**** Extracted entries

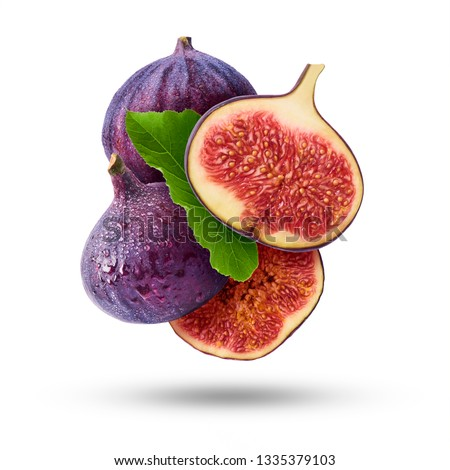 Flying in air fresh ripe whole and cut Figs  isolated on white background. High resolution image #1335379103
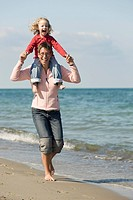 A mother carrying her daughter on her shoulders on the beach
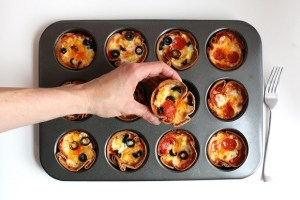 Mini pizzas in a muffin pan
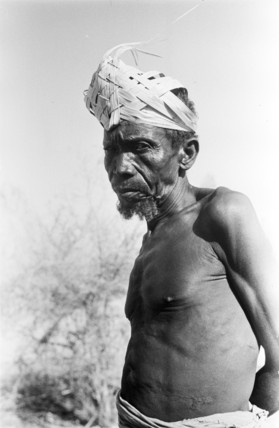 Arab slave wearing a palm frond hat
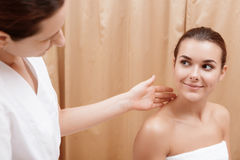 Beautician examines the face Royalty Free Stock Image
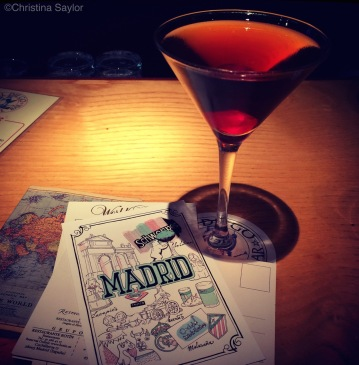 Writing postcards while enjoying a Manhattan in Madrid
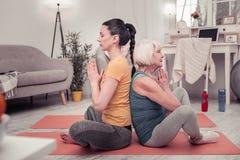 Junge Frau und eine Frau von mittlerem Alter, die zusammen Yoga tut stockfotos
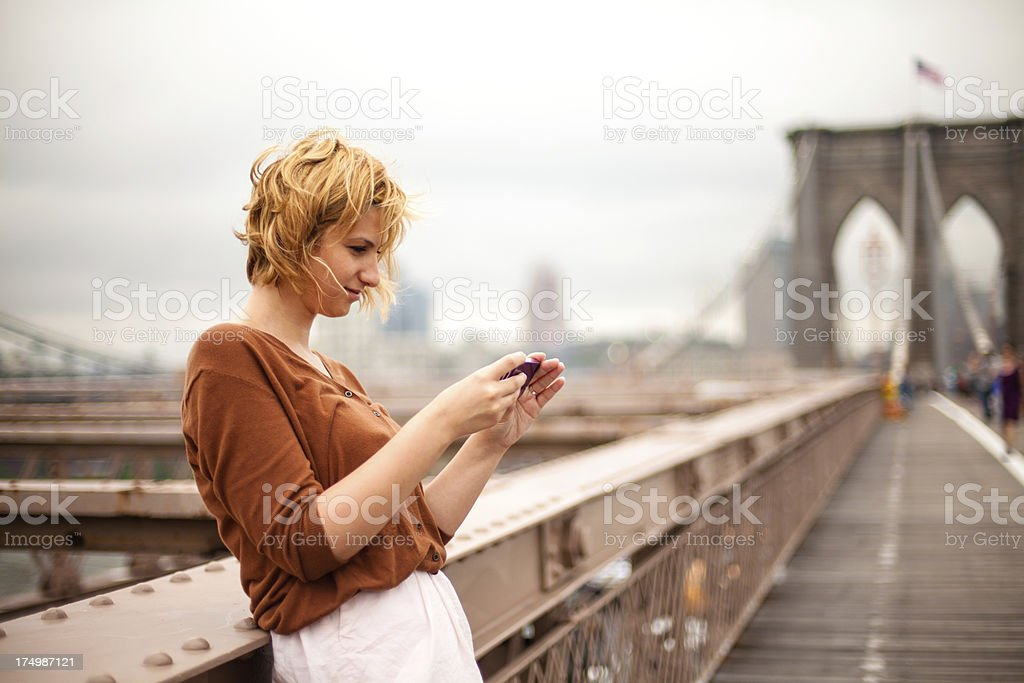 New York City woman using a smartphone royalty-free stock photo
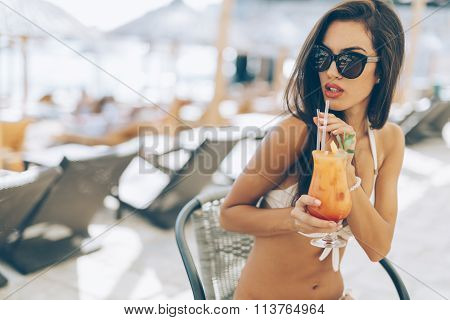Beautiful Girl Drinking Cocktail On Beach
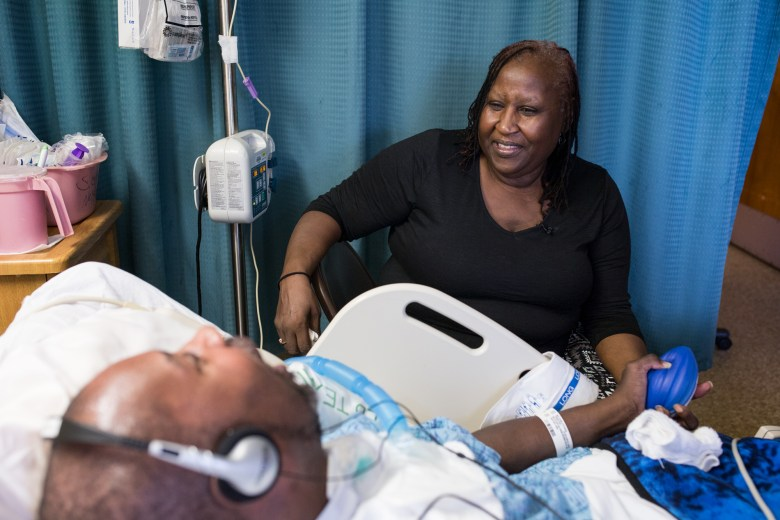 Gloria Hawkins sitting next to her son at the Vila Coronado Skilled Nursing Facility. (Megan Wood, inewsource)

********

* **Problem**
In the copy, include each line from the start of the material through the line with "Writing postcards while", word for word, but none of the pictures.

* **Task solution**
 Flying in air fresh ripe whole and cut Figs  isolated on white background. High resolution image #1335379103
 A mother carrying her daughter on her shoulders on the beach
 Mini pizzas in a muffin pan
 Arab slave wearing a palm frond hat
 Beautician examines the face Royalty Free Stock Image
 Writing postcards while enjoying a Manhattan in Madrid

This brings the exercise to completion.